━━ SUPPLIED ENTRIES ━━

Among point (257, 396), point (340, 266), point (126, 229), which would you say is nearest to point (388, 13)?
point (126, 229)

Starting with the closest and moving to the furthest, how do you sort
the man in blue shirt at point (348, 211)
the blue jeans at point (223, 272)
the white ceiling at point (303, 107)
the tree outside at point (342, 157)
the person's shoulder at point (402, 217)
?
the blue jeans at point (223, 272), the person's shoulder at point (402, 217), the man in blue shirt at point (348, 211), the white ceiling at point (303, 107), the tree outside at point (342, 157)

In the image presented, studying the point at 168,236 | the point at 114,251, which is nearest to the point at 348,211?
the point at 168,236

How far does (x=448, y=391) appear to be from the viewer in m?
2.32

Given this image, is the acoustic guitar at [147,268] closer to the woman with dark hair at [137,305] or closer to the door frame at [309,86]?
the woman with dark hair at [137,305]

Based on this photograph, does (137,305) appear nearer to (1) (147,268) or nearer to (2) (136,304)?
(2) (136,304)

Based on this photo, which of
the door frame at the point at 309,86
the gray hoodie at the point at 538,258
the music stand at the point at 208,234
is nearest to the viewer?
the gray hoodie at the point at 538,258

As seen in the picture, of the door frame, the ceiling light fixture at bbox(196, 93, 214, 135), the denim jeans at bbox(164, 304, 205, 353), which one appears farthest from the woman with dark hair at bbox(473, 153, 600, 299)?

━━━

YOUR TASK: Reproduce all of the material above word for word, keeping each line as it stands.

EXERCISE OUTPUT:
Among point (257, 396), point (340, 266), point (126, 229), which would you say is nearest to point (388, 13)?
point (126, 229)

Starting with the closest and moving to the furthest, how do you sort
the man in blue shirt at point (348, 211)
the blue jeans at point (223, 272)
the white ceiling at point (303, 107)
the tree outside at point (342, 157)
the person's shoulder at point (402, 217)
?
the blue jeans at point (223, 272), the person's shoulder at point (402, 217), the man in blue shirt at point (348, 211), the white ceiling at point (303, 107), the tree outside at point (342, 157)

In the image presented, studying the point at 168,236 | the point at 114,251, which is nearest to the point at 348,211?
the point at 168,236

How far does (x=448, y=391) appear to be from the viewer in m?
2.32

Given this image, is the acoustic guitar at [147,268] closer to the woman with dark hair at [137,305] or closer to the door frame at [309,86]?
the woman with dark hair at [137,305]

Based on this photograph, does (137,305) appear nearer to (1) (147,268) or nearer to (2) (136,304)?
(2) (136,304)

Based on this photo, which of
the door frame at the point at 309,86
the gray hoodie at the point at 538,258
the music stand at the point at 208,234
is nearest to the viewer?
the gray hoodie at the point at 538,258

As seen in the picture, of the door frame, the ceiling light fixture at bbox(196, 93, 214, 135), the denim jeans at bbox(164, 304, 205, 353), which one appears farthest from the woman with dark hair at bbox(473, 153, 600, 299)?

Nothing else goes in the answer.